▸ **Listed records**:

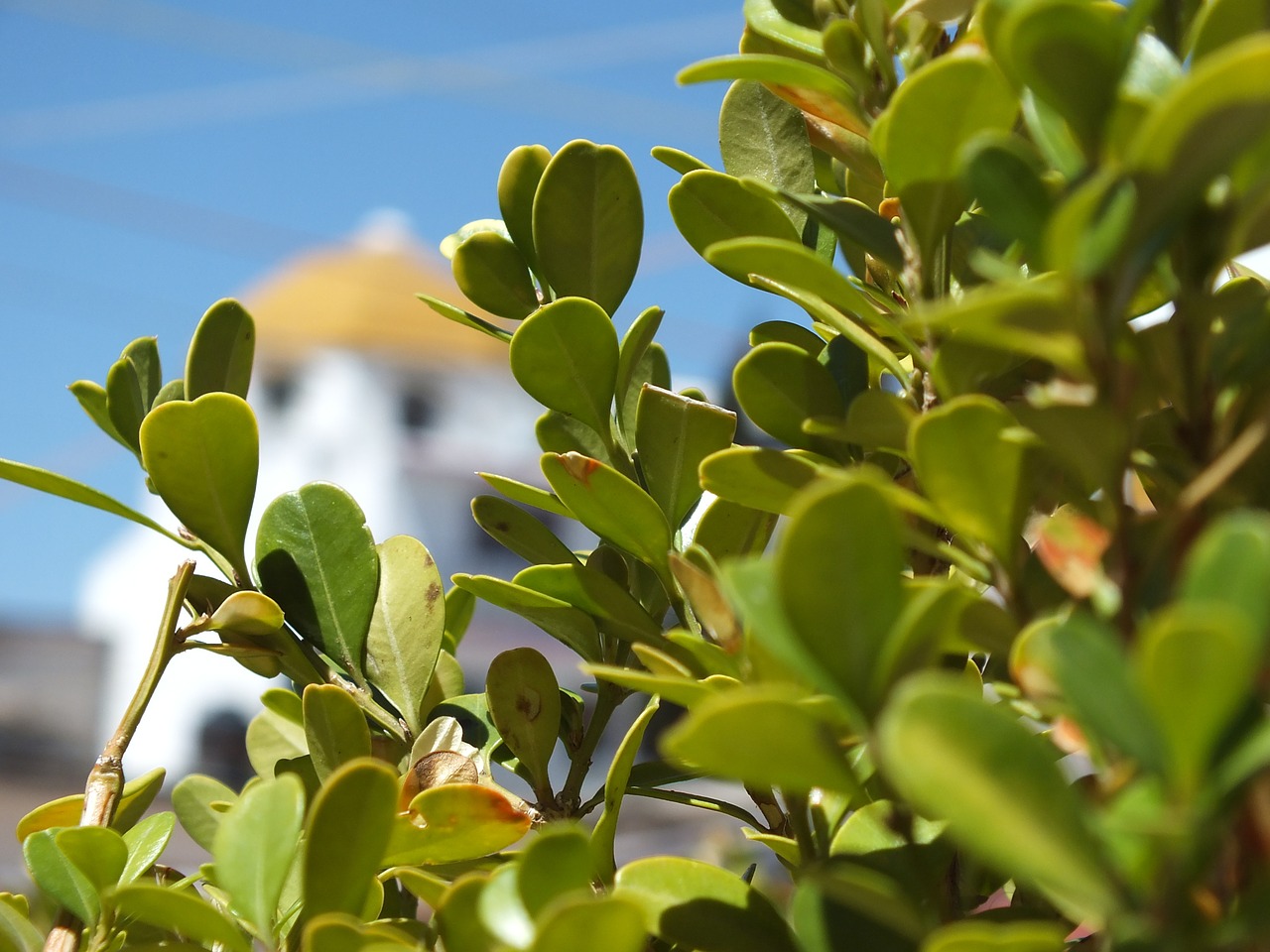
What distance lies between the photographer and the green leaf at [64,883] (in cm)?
34

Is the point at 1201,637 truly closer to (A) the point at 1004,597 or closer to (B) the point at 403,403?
(A) the point at 1004,597

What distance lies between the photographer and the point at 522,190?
0.42m

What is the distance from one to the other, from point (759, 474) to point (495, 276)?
0.50 ft

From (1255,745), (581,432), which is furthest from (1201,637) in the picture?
(581,432)

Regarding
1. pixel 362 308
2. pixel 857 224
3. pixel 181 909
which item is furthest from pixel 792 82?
pixel 362 308

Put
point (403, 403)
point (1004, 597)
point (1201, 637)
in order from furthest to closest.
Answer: point (403, 403) < point (1004, 597) < point (1201, 637)

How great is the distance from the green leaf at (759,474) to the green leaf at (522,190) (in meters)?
0.13

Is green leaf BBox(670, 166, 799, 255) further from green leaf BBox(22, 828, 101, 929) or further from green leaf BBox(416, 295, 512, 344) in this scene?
green leaf BBox(22, 828, 101, 929)

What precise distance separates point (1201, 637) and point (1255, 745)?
2cm

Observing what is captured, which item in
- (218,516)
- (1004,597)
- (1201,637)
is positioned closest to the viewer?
(1201,637)

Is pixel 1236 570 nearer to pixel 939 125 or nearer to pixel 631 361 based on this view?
pixel 939 125

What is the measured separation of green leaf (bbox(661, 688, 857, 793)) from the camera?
197mm

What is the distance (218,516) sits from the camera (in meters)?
0.40

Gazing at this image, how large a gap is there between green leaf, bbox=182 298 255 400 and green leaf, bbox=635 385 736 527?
0.16m
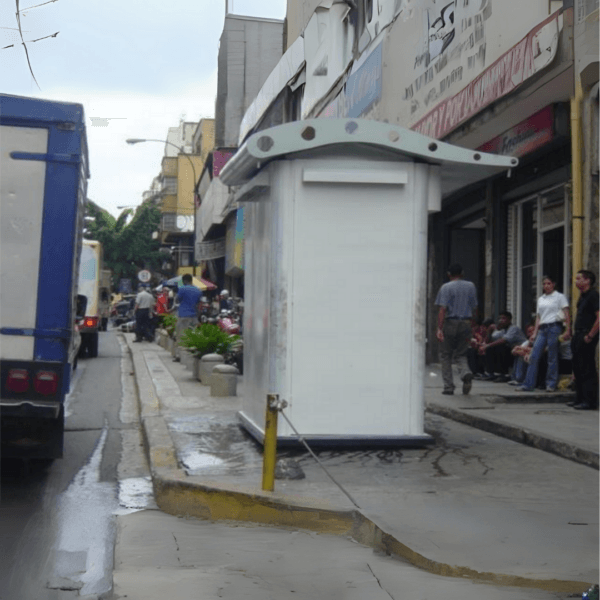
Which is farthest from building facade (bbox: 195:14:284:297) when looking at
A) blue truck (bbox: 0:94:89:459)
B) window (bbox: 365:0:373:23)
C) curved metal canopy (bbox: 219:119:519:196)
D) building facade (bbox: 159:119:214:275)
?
blue truck (bbox: 0:94:89:459)

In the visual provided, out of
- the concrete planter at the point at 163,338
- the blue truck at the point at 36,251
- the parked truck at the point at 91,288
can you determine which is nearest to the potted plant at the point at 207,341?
the blue truck at the point at 36,251

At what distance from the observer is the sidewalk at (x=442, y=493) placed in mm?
5234

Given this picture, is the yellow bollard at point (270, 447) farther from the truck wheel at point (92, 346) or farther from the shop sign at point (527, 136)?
the truck wheel at point (92, 346)

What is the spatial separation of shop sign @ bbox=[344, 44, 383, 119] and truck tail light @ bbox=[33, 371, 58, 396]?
586 inches

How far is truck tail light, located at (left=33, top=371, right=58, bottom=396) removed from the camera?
7.43 metres

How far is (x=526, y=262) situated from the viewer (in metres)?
17.3

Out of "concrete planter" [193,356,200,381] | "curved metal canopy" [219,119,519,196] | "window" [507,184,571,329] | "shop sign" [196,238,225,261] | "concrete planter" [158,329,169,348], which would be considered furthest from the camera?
"shop sign" [196,238,225,261]

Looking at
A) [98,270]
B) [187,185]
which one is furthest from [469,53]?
[187,185]

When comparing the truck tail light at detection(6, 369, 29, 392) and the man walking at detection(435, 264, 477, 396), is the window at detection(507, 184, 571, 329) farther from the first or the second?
Result: the truck tail light at detection(6, 369, 29, 392)

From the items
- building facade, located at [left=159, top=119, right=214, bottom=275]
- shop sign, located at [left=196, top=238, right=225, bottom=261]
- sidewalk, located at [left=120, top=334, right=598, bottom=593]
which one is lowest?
sidewalk, located at [left=120, top=334, right=598, bottom=593]

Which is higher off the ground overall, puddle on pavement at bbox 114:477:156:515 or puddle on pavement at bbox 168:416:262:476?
puddle on pavement at bbox 168:416:262:476

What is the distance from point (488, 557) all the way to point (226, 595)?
1.41 meters

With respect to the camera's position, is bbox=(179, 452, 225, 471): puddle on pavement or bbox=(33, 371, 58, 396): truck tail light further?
bbox=(179, 452, 225, 471): puddle on pavement

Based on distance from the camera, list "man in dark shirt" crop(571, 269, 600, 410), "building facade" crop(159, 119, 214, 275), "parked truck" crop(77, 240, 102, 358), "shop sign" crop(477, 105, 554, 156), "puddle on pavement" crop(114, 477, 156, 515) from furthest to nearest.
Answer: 1. "building facade" crop(159, 119, 214, 275)
2. "parked truck" crop(77, 240, 102, 358)
3. "shop sign" crop(477, 105, 554, 156)
4. "man in dark shirt" crop(571, 269, 600, 410)
5. "puddle on pavement" crop(114, 477, 156, 515)
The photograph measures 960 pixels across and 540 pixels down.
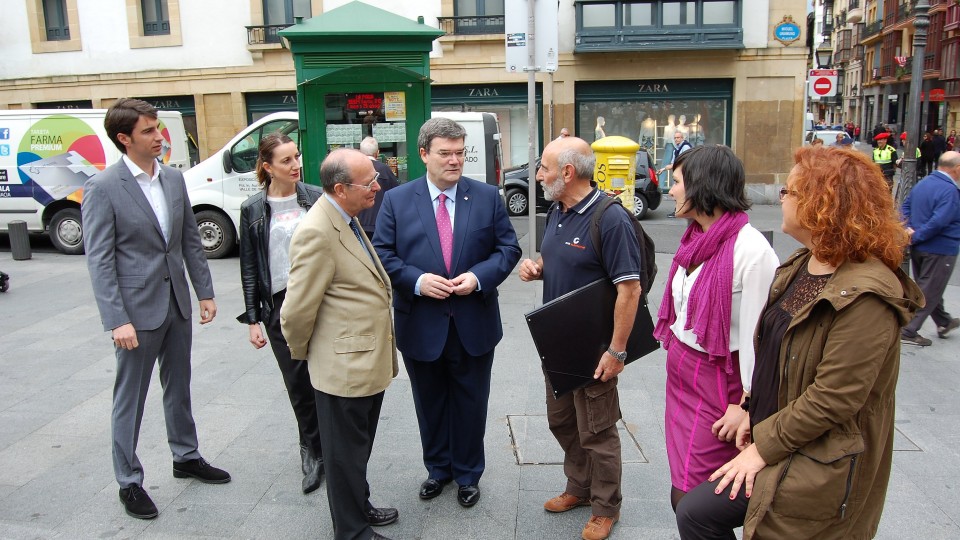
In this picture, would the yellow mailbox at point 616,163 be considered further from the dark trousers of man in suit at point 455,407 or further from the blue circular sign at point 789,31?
the blue circular sign at point 789,31

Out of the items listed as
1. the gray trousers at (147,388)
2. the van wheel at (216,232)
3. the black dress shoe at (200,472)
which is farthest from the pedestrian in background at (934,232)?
the van wheel at (216,232)

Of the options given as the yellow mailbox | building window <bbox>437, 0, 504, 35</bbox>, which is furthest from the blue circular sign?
the yellow mailbox

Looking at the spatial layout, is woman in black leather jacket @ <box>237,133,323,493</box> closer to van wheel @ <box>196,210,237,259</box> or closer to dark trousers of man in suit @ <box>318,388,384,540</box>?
dark trousers of man in suit @ <box>318,388,384,540</box>

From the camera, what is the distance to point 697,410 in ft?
9.27

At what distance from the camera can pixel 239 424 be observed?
500 cm

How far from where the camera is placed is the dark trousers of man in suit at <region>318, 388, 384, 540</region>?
3.36 m

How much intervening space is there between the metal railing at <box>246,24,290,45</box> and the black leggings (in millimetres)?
19695

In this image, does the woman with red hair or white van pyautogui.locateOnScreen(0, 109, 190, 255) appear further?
white van pyautogui.locateOnScreen(0, 109, 190, 255)

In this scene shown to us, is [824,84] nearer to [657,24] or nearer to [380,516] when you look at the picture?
[657,24]

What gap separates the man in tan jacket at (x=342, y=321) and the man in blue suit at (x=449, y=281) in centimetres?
34

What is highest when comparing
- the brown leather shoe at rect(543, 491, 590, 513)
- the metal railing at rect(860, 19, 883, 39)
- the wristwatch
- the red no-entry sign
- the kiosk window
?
the metal railing at rect(860, 19, 883, 39)

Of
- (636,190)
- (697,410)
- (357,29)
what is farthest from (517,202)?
(697,410)

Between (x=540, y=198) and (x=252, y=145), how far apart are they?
252 inches

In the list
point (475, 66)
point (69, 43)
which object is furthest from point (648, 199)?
point (69, 43)
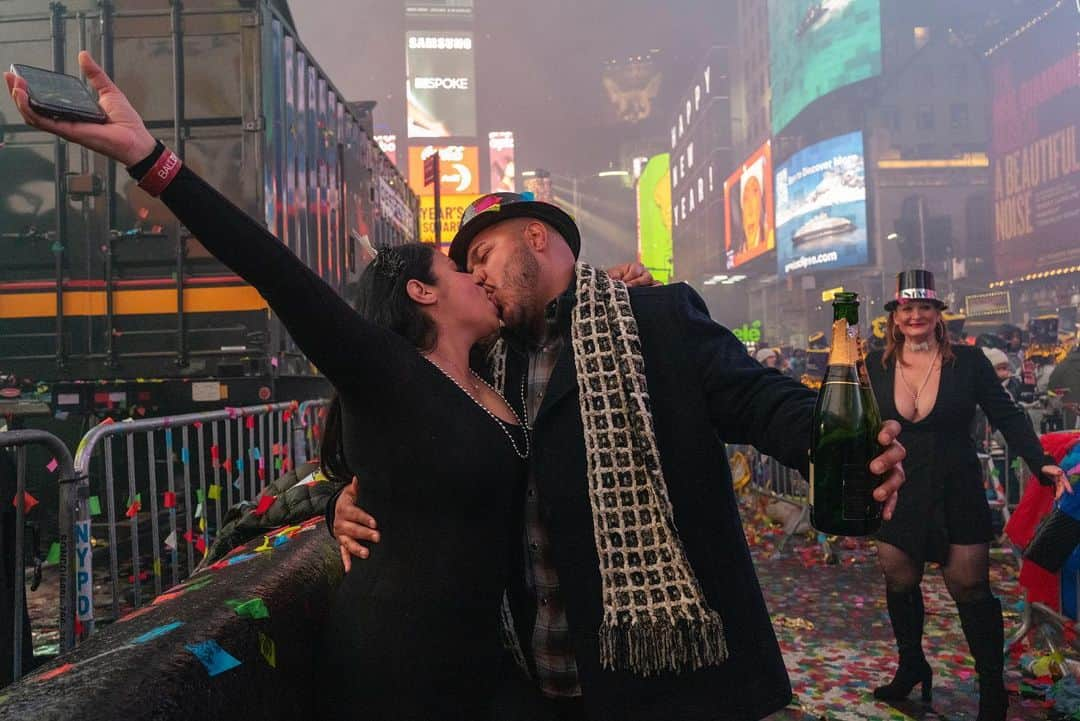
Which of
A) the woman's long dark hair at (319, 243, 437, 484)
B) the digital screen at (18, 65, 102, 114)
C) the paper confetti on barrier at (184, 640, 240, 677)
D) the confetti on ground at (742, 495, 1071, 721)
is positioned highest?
the digital screen at (18, 65, 102, 114)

▸ **Your instructions**:
Substitute "camera operator" for "photographer" throughout the records above, keeping every other word unchanged. Leave the pictures out of your answer.

▸ **The output**:
What distance lies between the camera operator and the green leaf at [64,883] (in cm)?
34

Is the point at 1201,637 truly closer to (A) the point at 1004,597 or closer to (B) the point at 403,403?
(A) the point at 1004,597

What distance lies between the camera operator and the point at 522,190?
0.42m

What is the distance from one to the other, from point (759, 474) to point (495, 276)?
0.50 ft

From (1255,745), (581,432), which is furthest from (1201,637) in the picture?
(581,432)

Regarding
1. pixel 362 308
2. pixel 857 224
3. pixel 181 909
which item is furthest from pixel 792 82?
pixel 362 308

Put
point (403, 403)
point (1004, 597)
point (1201, 637)
in order from furthest to closest.
Answer: point (403, 403) < point (1004, 597) < point (1201, 637)

How great is the distance from the green leaf at (759,474) to the green leaf at (522,190) (in meters)?
0.13

Is green leaf BBox(670, 166, 799, 255) further from green leaf BBox(22, 828, 101, 929) or further from green leaf BBox(416, 295, 512, 344) in this scene?
green leaf BBox(22, 828, 101, 929)

What precise distance separates point (1201, 637) and point (1255, 745)?
2cm

Observing what is captured, which item in
- (218,516)
- (1004,597)
- (1201,637)
is positioned closest to the viewer?
(1201,637)

Is pixel 1236 570 nearer to pixel 939 125 or nearer to pixel 631 361 based on this view?
pixel 939 125

What is the measured separation of green leaf (bbox(661, 688, 857, 793)) from the camera?
197mm

What is the distance (218,516) sits from the camera (in meters)?
0.40

Gazing at this image, how large a gap is there between green leaf, bbox=182 298 255 400 and green leaf, bbox=635 385 736 527?
0.16m
Which is farthest from building facade (bbox: 195:14:284:297) when looking at
A) blue truck (bbox: 0:94:89:459)
B) window (bbox: 365:0:373:23)
C) curved metal canopy (bbox: 219:119:519:196)
D) building facade (bbox: 159:119:214:275)
?
blue truck (bbox: 0:94:89:459)

In the visual provided, out of
- the concrete planter at the point at 163,338
- the blue truck at the point at 36,251
- the parked truck at the point at 91,288
can you determine which is nearest to the potted plant at the point at 207,341?
the blue truck at the point at 36,251

At what distance from the observer is the sidewalk at (x=442, y=493) placed in mm?
5234

Given this picture, is the yellow bollard at point (270, 447) farther from the truck wheel at point (92, 346) or farther from the shop sign at point (527, 136)?
the truck wheel at point (92, 346)

What is the spatial separation of shop sign @ bbox=[344, 44, 383, 119] and truck tail light @ bbox=[33, 371, 58, 396]?
586 inches

How far is truck tail light, located at (left=33, top=371, right=58, bottom=396) removed from the camera?
7.43 metres

How far is (x=526, y=262) situated from the viewer (in metres)?
17.3

Out of "concrete planter" [193,356,200,381] | "curved metal canopy" [219,119,519,196] | "window" [507,184,571,329] | "shop sign" [196,238,225,261] | "concrete planter" [158,329,169,348], which would be considered furthest from the camera?
"shop sign" [196,238,225,261]

Looking at
A) [98,270]
B) [187,185]
which one is furthest from [469,53]?
[187,185]

When comparing the truck tail light at detection(6, 369, 29, 392) and the man walking at detection(435, 264, 477, 396), is the window at detection(507, 184, 571, 329) farther from the first or the second?
Result: the truck tail light at detection(6, 369, 29, 392)

From the items
- building facade, located at [left=159, top=119, right=214, bottom=275]
- shop sign, located at [left=196, top=238, right=225, bottom=261]
- sidewalk, located at [left=120, top=334, right=598, bottom=593]
which one is lowest?
sidewalk, located at [left=120, top=334, right=598, bottom=593]

Which is higher off the ground overall, puddle on pavement at bbox 114:477:156:515 or puddle on pavement at bbox 168:416:262:476?
puddle on pavement at bbox 168:416:262:476

What is the distance from point (488, 557) all the way to point (226, 595)?
1.41 meters

With respect to the camera's position, is bbox=(179, 452, 225, 471): puddle on pavement or bbox=(33, 371, 58, 396): truck tail light further?
bbox=(179, 452, 225, 471): puddle on pavement

Based on distance from the camera, list "man in dark shirt" crop(571, 269, 600, 410), "building facade" crop(159, 119, 214, 275), "parked truck" crop(77, 240, 102, 358), "shop sign" crop(477, 105, 554, 156), "puddle on pavement" crop(114, 477, 156, 515) from furthest to nearest.
Answer: 1. "building facade" crop(159, 119, 214, 275)
2. "parked truck" crop(77, 240, 102, 358)
3. "shop sign" crop(477, 105, 554, 156)
4. "man in dark shirt" crop(571, 269, 600, 410)
5. "puddle on pavement" crop(114, 477, 156, 515)
The photograph measures 960 pixels across and 540 pixels down.
In this picture, would the yellow mailbox at point 616,163 be considered further from the dark trousers of man in suit at point 455,407 or further from the blue circular sign at point 789,31?
the blue circular sign at point 789,31

Out of the items listed as
1. the gray trousers at (147,388)
2. the van wheel at (216,232)
3. the black dress shoe at (200,472)
which is farthest from the pedestrian in background at (934,232)?
the van wheel at (216,232)

Of the options given as the yellow mailbox | building window <bbox>437, 0, 504, 35</bbox>, which is furthest from the blue circular sign?
the yellow mailbox

Looking at the spatial layout, is woman in black leather jacket @ <box>237,133,323,493</box> closer to van wheel @ <box>196,210,237,259</box> or closer to dark trousers of man in suit @ <box>318,388,384,540</box>?
dark trousers of man in suit @ <box>318,388,384,540</box>

From the camera, what is the distance to point 697,410 in ft?
9.27

At what distance from the camera can pixel 239 424 be observed?
500 cm

How far from where the camera is placed is the dark trousers of man in suit at <region>318, 388, 384, 540</region>?
3.36 m

How much intervening space is there between the metal railing at <box>246,24,290,45</box> and the black leggings (in millimetres)?
19695

In this image, does the woman with red hair or white van pyautogui.locateOnScreen(0, 109, 190, 255) appear further?
white van pyautogui.locateOnScreen(0, 109, 190, 255)

In this scene shown to us, is [824,84] nearer to [657,24] or nearer to [380,516] when you look at the picture?
[657,24]

What gap separates the man in tan jacket at (x=342, y=321) and the man in blue suit at (x=449, y=281) in centimetres?
34

What is highest when comparing
- the brown leather shoe at rect(543, 491, 590, 513)
- the metal railing at rect(860, 19, 883, 39)
- the wristwatch
- the red no-entry sign
- the kiosk window
?
the metal railing at rect(860, 19, 883, 39)

Of
- (636,190)
- (697,410)
- (357,29)
what is farthest from (517,202)?
(697,410)

Between (x=540, y=198) and (x=252, y=145), how far apart are they?
252 inches

In the list
point (475, 66)
point (69, 43)
which object is furthest from point (648, 199)?
point (69, 43)
Which of
A) the woman's long dark hair at (319, 243, 437, 484)
B) the digital screen at (18, 65, 102, 114)
C) the paper confetti on barrier at (184, 640, 240, 677)
D) the confetti on ground at (742, 495, 1071, 721)
is positioned highest?
the digital screen at (18, 65, 102, 114)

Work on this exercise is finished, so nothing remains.